Monday, May 21, 2012

Serial Killers

I'm sharing information from Sean Mactire's book,  Malicious Intent: A Writer's Guide to How Murderers, Robbers, Rapists, and Other Criminal Think, hoping that other writers will find useful information for creating believable antagonists. Chapter 5 is about serial murder. I'm skipping several pages worth of information, so if you want it all, buy his book. Today I'm going to focus on serial murder. I touched on this in a previous post, but now I'll dig deeper.

There are a few similarities between mass murders and serial murders, but there is a difference. Mass murderers kill their victims all at once. They choose a field and try to take the lives of everyone in sight. Serial killers hunt their victims. 

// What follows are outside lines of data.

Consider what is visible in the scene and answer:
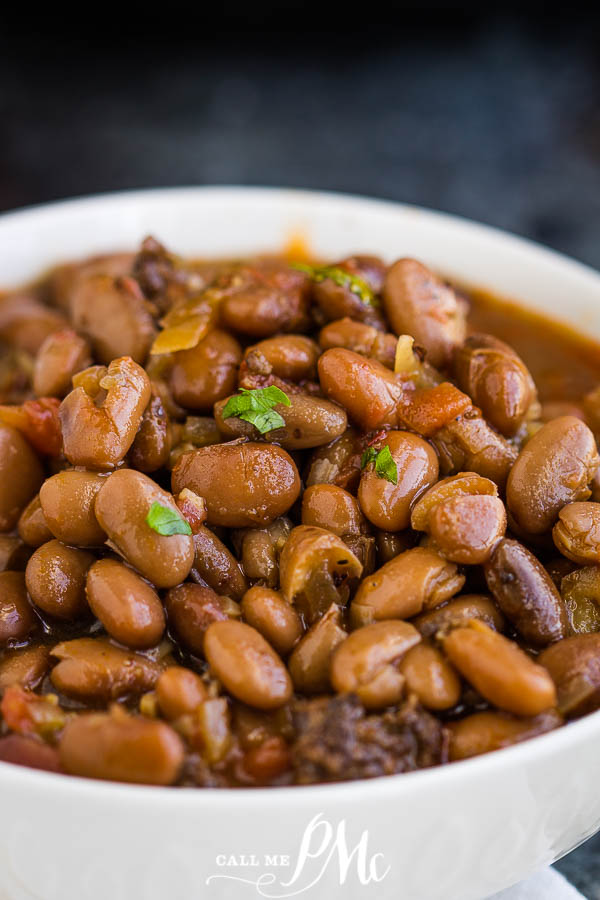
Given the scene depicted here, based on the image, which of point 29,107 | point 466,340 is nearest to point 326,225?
point 466,340

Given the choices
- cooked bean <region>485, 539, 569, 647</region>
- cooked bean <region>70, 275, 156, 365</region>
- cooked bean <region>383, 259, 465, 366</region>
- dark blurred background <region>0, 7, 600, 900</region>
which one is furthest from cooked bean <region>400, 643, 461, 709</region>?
dark blurred background <region>0, 7, 600, 900</region>

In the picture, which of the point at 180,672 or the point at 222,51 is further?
the point at 222,51

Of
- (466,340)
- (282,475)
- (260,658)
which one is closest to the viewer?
(260,658)

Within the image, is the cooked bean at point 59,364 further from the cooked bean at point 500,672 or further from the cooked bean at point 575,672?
the cooked bean at point 575,672

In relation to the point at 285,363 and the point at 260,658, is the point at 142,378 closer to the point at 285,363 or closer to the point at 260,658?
the point at 285,363

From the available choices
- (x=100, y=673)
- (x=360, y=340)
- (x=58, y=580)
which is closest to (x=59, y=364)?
(x=58, y=580)

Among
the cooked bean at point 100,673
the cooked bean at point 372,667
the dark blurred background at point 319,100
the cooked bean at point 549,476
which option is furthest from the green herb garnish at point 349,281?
the dark blurred background at point 319,100
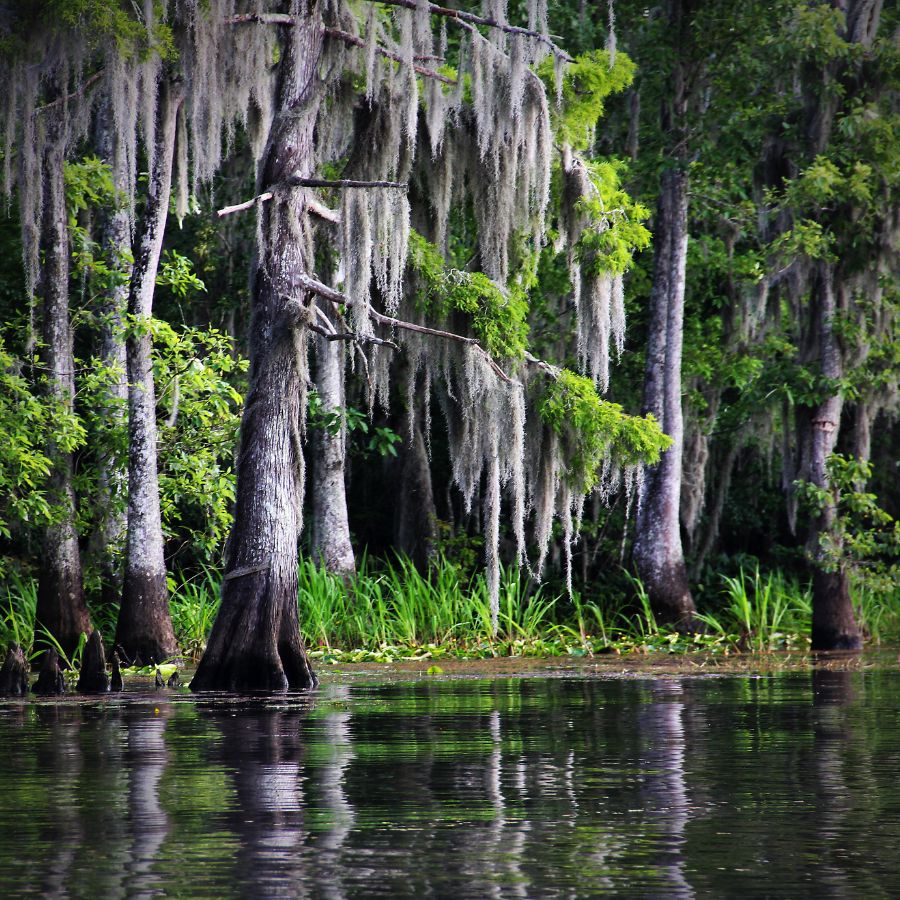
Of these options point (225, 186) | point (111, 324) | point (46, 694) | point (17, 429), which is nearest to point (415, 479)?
point (225, 186)

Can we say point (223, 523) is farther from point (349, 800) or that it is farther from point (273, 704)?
point (349, 800)

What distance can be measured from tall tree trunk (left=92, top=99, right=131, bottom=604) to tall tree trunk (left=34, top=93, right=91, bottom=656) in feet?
1.72

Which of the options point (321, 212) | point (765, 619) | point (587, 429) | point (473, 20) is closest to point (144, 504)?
point (321, 212)

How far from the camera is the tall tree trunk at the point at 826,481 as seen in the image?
19516 millimetres

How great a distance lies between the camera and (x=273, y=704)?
A: 40.8 ft

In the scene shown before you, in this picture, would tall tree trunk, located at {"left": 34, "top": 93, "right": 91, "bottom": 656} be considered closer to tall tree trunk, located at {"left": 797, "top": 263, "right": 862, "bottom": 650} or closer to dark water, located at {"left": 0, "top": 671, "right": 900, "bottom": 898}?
dark water, located at {"left": 0, "top": 671, "right": 900, "bottom": 898}

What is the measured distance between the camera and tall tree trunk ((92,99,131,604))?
18250 mm

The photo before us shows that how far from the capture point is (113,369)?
17.9 m

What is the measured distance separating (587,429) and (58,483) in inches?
239

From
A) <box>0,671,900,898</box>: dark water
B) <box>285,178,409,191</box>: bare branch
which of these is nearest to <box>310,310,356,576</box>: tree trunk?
<box>285,178,409,191</box>: bare branch

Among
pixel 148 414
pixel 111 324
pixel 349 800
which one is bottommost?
pixel 349 800

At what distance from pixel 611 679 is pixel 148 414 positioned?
18.9 ft

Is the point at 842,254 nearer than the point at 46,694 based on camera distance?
No

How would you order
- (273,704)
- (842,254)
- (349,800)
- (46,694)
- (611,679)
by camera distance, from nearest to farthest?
(349,800), (273,704), (46,694), (611,679), (842,254)
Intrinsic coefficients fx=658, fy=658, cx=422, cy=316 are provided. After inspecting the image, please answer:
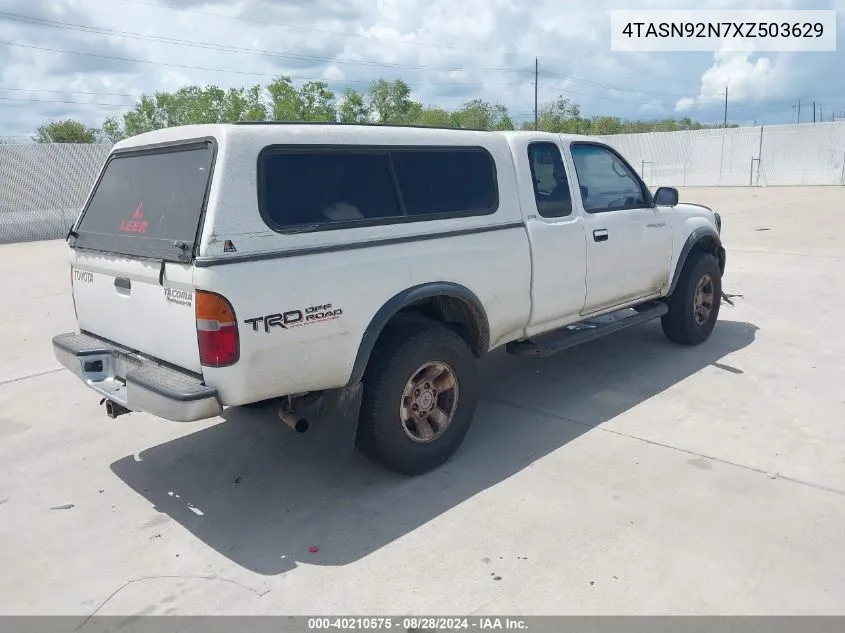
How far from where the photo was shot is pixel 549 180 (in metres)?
4.77

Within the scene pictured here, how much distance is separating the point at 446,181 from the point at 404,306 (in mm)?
906

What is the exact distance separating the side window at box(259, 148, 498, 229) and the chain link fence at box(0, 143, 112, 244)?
1986 centimetres

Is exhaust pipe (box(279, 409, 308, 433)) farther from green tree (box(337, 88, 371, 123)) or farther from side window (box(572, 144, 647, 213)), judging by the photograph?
green tree (box(337, 88, 371, 123))

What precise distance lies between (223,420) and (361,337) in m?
2.02

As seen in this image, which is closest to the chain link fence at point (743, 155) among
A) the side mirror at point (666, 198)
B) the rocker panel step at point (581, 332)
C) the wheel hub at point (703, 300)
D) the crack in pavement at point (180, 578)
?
the wheel hub at point (703, 300)

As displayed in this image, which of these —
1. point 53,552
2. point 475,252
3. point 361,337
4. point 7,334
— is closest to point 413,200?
point 475,252

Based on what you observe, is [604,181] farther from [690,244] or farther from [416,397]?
[416,397]

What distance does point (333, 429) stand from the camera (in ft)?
12.1

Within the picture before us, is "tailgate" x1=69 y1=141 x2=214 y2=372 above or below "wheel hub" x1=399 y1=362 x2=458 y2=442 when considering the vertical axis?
above

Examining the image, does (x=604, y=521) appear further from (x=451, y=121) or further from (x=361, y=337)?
(x=451, y=121)

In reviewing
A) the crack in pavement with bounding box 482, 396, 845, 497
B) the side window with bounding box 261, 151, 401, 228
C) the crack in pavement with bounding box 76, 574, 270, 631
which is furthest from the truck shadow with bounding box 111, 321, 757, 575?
the side window with bounding box 261, 151, 401, 228

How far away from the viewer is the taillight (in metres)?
3.06

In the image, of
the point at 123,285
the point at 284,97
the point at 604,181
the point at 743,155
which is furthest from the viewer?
the point at 284,97

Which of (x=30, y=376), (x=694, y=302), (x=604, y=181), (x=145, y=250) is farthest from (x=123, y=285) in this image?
(x=694, y=302)
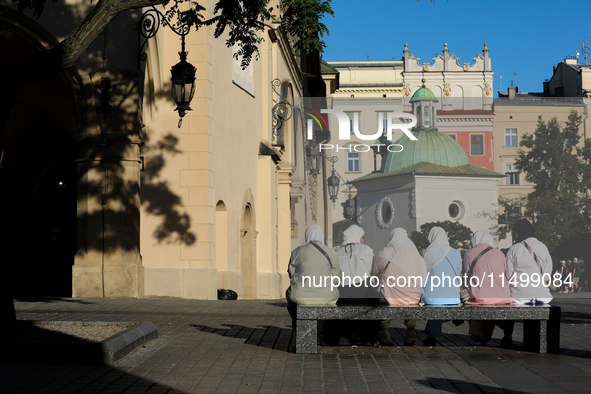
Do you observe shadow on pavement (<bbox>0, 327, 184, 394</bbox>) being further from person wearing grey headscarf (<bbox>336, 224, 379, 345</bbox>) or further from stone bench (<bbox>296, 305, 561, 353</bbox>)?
person wearing grey headscarf (<bbox>336, 224, 379, 345</bbox>)

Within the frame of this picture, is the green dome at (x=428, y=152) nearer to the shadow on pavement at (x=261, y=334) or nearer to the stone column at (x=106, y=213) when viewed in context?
the shadow on pavement at (x=261, y=334)

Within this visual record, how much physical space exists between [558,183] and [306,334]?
3.29 m

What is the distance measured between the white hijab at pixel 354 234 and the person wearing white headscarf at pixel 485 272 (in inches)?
45.2

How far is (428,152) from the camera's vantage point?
8.16 m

The National Institute of Justice defined serial murder as "as series of two more more murders, committed as separate events, usually, but not always, by one offender acting alone. The crimes may occur over a period of time ranging from hours to years." Mactire argues that this definition is too broad. He suggests that the working definition of serial murder is any series of murders, committed over any period of time, by either a male or a female, for any motive, and in any location or locations. 

Whichever definition you use, you've always got a perpetrator, two or more  victims, and a motive: everything you need for a great murder mystery. If your antagonist kills his wife in a fit of rage because she didn't vacuum the den, that's not a serial killer. But if your antagonist kills his wife because she didn't vacuum, then he goes out and kills the neighbor's wives to make it look like there's a serial killer on the lose in the neighborhood, then you have the makings of a serial killer. The first victim (the wife) wasn't hunted, but the next several were definitely targeted.

W. Wille, in the book Citizens Who Commit Murder, identified ten different psychosocial categories of murderers. You can look them up if interested, but I didn't find them helpful in my attempt to create a believable antagonist. However, the Justice Department came up with eleven motives for serial murderers that I think are worth sharing:

1. Profit
2. Passion
3. Hatred
4. Desperation
5. Revenge
6. Opportunism
7. Fear
8. Contract killing
9. Power/Domination
10. Compassion (as in mercy killing)
11. Ritual

The last four were flagged as specific motives associated with serial killing. The thing I found most interesting in this list is that everyone experiences these emotions, but most people in society won't let these become a motive for murder. When fashioning your bad guy, he's going to feel at least one of these so strongly that the desire to kill overcomes any desire to avoid the consequences of murder (jail time or execution).